The Portland City Council held a workshop Tuesday to discuss the challenges the city expects to face in crafting their Fiscal Year 2025 (FY25) budget, which include a decline in state and federal funds, staffing shortages, and financing the operation of the city’s multiple homeless shelters.
In a “FY25 Budget Primer” presentation prepared for the Tuesday workshop, City of Portland Finance Director Brendan O’Connell lists the “significant budget challenges” which could result in a substantial increase in property taxes.
The first challenge outlined by O’Connell is the risk of a decline in funding from the State of Maine for Portland’s General Assistance program, a municipal welfare program that provides residents with vouchers to help pay for housing, food, and other basic necessities.
In FY 2024, the State of Maine made a one-time $7.4 million General Assistance payment to Portland to help offset the city’s outsized welfare spending.
From Jan. 1, 2019 to June 30, 2023, Portland’s General Assistance spending — $109.3 million — accounted for 72.8 percent of all General Assistance spending in the state.
[RELATED: Auburn’s General Assistance Spending Soars Amid Surge in Asylum Seeker Applications…]
Additionally, O’Connell warns in his presentation that federal funds from the pandemic-era American Rescue Plan Act (ARPA) are set to run out by FY25.
Portland is expected to use the final $4.3 million of the ARPA funds by the end of FY24.
Another budgetary challenge outlined by the city’s finance director are dozens of unfilled staff positions across several city departments.
O’Connell states in his presentation that many of the city’s staff vacancies are 24/7 shift-based positions that are more costly when vacant, due to the shifts needing to be filled at overtime or with contractors.
The staffing shortages are expected to have a $4.5 million impact on the city’s FY25 budget.
Those positions include 911 emergency call center staff, snow removal, and homeless shelter attendants, among several other positions.
City of Portland wages are nearing $110 million annually, and the cost of a 1 percent increase in city wages is now in excess of $1 million, according to O’Connell.
Expansions in capacity at the city’s Homeless Services Center and City Family Shelter are also challenges O’Connell points to for the city in forming their FY25 budget.
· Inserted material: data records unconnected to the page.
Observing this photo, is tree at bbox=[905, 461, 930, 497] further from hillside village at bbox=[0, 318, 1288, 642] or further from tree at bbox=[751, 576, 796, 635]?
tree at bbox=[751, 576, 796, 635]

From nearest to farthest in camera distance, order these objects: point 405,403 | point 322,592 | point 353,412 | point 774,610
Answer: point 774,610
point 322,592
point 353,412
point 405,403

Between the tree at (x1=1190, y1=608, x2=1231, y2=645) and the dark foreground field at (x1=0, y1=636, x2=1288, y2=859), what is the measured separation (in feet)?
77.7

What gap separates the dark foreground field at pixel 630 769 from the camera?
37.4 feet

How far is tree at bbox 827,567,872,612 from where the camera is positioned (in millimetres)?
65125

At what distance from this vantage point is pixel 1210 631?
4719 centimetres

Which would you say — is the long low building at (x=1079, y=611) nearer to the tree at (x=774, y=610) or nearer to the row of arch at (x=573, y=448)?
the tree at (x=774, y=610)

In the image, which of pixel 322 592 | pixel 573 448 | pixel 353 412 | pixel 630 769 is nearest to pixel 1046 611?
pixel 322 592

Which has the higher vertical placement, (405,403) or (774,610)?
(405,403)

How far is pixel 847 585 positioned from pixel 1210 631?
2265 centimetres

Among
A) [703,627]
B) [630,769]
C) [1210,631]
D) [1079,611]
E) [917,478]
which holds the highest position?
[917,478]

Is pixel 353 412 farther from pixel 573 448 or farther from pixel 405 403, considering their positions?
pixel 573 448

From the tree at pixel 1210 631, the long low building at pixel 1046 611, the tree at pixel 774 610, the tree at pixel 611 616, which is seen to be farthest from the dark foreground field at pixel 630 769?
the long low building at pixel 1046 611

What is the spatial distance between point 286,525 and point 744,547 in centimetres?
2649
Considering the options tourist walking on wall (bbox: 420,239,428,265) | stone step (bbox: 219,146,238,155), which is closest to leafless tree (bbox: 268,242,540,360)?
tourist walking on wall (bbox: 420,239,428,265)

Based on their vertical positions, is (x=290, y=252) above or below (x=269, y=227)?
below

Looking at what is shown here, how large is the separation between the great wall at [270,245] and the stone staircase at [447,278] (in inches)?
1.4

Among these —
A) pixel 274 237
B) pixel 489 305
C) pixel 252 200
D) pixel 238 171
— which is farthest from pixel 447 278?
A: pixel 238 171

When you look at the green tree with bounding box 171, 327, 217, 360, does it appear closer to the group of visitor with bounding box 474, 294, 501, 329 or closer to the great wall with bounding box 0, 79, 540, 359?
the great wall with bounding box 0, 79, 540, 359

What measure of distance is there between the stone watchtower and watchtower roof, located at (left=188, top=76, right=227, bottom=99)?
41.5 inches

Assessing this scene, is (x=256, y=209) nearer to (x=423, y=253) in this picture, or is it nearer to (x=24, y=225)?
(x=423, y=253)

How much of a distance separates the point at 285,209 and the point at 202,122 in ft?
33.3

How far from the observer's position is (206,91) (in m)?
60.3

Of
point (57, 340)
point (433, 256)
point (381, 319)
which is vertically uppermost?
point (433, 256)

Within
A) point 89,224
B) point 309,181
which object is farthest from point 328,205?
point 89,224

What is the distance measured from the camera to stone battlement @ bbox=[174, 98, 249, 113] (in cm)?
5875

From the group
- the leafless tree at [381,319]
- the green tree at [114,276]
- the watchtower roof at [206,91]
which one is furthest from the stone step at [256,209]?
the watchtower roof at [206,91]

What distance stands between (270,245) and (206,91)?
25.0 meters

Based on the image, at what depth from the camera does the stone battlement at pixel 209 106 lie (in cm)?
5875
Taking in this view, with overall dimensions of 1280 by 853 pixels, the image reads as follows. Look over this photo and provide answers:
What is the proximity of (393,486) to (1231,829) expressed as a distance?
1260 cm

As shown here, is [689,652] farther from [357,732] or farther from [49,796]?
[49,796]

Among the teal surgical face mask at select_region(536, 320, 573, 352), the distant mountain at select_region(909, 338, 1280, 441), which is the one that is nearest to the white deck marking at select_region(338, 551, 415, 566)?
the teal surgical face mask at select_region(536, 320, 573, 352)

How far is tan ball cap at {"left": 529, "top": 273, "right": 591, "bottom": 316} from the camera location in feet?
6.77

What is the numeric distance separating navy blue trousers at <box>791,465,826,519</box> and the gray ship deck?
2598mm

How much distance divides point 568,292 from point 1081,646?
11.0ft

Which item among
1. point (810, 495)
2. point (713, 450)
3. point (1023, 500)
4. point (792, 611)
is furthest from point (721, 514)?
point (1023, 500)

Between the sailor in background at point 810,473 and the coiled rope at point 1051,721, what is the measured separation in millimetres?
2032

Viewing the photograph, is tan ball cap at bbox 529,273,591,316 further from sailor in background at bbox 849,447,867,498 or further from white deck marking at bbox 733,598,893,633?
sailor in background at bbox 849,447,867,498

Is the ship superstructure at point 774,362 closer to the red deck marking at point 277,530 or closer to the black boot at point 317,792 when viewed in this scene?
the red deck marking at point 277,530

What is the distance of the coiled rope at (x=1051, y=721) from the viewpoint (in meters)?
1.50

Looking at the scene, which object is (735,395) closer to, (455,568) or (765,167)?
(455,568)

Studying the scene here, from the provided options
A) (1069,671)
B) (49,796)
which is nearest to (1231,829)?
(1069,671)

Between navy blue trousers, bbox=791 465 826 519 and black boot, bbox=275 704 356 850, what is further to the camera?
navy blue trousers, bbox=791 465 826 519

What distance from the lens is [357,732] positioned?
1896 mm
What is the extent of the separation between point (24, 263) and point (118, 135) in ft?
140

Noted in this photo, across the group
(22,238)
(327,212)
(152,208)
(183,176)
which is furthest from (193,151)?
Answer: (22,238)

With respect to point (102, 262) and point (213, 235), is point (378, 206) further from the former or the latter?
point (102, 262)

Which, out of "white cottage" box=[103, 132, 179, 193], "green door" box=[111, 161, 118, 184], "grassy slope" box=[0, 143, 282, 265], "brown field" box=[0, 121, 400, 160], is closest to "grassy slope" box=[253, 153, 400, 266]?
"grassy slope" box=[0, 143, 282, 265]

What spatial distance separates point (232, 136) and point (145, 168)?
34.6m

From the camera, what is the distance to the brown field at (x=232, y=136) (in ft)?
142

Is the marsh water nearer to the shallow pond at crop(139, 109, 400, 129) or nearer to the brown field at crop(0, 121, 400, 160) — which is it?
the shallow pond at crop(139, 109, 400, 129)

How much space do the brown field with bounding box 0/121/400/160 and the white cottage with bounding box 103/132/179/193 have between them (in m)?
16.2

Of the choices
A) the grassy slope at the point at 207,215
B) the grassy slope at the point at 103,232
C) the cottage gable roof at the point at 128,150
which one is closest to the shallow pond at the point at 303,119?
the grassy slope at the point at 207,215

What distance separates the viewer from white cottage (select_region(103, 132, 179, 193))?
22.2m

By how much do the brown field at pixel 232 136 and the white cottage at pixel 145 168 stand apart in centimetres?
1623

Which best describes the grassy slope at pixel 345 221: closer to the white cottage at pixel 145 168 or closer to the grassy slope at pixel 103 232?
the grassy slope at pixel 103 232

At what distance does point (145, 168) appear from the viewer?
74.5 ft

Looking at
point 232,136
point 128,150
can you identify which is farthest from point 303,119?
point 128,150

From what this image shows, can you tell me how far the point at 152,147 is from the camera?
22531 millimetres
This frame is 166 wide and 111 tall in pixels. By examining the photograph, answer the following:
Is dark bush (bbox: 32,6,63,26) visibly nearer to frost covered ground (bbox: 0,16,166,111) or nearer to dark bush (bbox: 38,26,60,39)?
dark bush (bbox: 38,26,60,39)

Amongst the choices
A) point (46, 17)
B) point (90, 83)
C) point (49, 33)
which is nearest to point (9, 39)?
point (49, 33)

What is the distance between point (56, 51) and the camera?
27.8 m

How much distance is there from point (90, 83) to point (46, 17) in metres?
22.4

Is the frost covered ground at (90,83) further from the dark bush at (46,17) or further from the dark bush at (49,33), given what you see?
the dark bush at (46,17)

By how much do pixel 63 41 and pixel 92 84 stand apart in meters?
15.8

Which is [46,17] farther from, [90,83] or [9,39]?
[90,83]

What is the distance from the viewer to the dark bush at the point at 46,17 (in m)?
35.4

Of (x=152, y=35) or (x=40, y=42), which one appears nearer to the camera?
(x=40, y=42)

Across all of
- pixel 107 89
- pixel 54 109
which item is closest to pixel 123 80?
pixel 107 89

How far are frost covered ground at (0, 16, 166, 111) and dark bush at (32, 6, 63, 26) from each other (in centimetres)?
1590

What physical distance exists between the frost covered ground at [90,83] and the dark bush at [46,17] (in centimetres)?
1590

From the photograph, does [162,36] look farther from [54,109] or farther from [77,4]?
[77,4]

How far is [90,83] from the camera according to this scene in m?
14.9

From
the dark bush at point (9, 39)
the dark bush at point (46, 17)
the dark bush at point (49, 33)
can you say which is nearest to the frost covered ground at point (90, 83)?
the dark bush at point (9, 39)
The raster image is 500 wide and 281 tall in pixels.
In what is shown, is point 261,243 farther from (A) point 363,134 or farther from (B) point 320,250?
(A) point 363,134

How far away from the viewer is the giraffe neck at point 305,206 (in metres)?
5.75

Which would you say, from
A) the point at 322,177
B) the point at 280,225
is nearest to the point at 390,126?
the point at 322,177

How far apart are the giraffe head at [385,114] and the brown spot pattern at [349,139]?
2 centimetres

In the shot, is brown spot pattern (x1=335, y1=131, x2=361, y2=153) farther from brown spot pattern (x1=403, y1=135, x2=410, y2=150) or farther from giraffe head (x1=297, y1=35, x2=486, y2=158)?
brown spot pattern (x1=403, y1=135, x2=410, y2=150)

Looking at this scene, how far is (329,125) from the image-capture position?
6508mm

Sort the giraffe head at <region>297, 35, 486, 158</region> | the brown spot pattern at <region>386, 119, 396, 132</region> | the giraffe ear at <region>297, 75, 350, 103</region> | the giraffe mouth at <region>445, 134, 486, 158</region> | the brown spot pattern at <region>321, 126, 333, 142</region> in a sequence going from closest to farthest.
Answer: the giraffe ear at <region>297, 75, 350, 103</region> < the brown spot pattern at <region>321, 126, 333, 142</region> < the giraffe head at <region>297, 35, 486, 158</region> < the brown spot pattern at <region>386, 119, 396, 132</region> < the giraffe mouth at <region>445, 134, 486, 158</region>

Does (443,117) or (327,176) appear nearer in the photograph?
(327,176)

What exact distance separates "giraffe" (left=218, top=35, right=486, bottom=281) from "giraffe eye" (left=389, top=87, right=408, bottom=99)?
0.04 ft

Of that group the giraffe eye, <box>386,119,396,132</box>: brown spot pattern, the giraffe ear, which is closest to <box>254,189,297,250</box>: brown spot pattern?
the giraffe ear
[RELATED: Portland City Council Approves Emergency Declaration for 50-Bed Expansion to Homeless Shelter…]
A newly opened 180-bed shelter for single asylum-seeking migrants in Portland’s Riverton neighborhood has an annual operational cost of approximately $3 million, which is currently partially reimbursable from state funds, O’Connell states in his presentation.
In his presentation, O’Connell also will speak to how the FY25 will address the City Council’s outlined goals for the year, which include additional diversity, equity and inclusion (DEI) initiatives, addressing the housing affordability crisis, climate change, and exploring the establishment of an Office of Community Engagement.
“Office of Community Engagement “ – Orwellian
You now need a bureaucratic department to engage in your community. To me a community is what happens outside of government. Neighbors helping neighbors. Communicating in grassroots organizations…
Now government has got to get their tentacles into every facet of your life.
If people are smart they will run in the other direction and reject government out of hand.
The libs have turned Portland into the other Portland with all of the usual problems. They give it all away then try to stick it to the tax payers when the budget falls short. I wish I could pay higher taxes to pay for “additional DEI initiatives and an Office of Community Engagement” I moved out years ago because I couldn’t afford a house in the city. I have to laugh when the Portland libs try to get the outlying towns to “pitch in” to help fund their give away programs. You created it folks – you fix it.
The biggest problem Portland has is the collection of dunces running it.
Portland Government : driving life long residents who are property taxpayers out of town via excess taxation. Nice work you air headed bozos!!
So Portland is running out of other people’s money to spend on leftist’s wet dreams? That’s a darn shame. I am having trouble feeling even an ounce of compassion for the fools that run that place and the idiots that vote for them over and over. Can we give that part of the state back to Massachusetts?
A very simple fix…RAISE PORTLAND RESIDENTS TAXES. SUCCESS!!!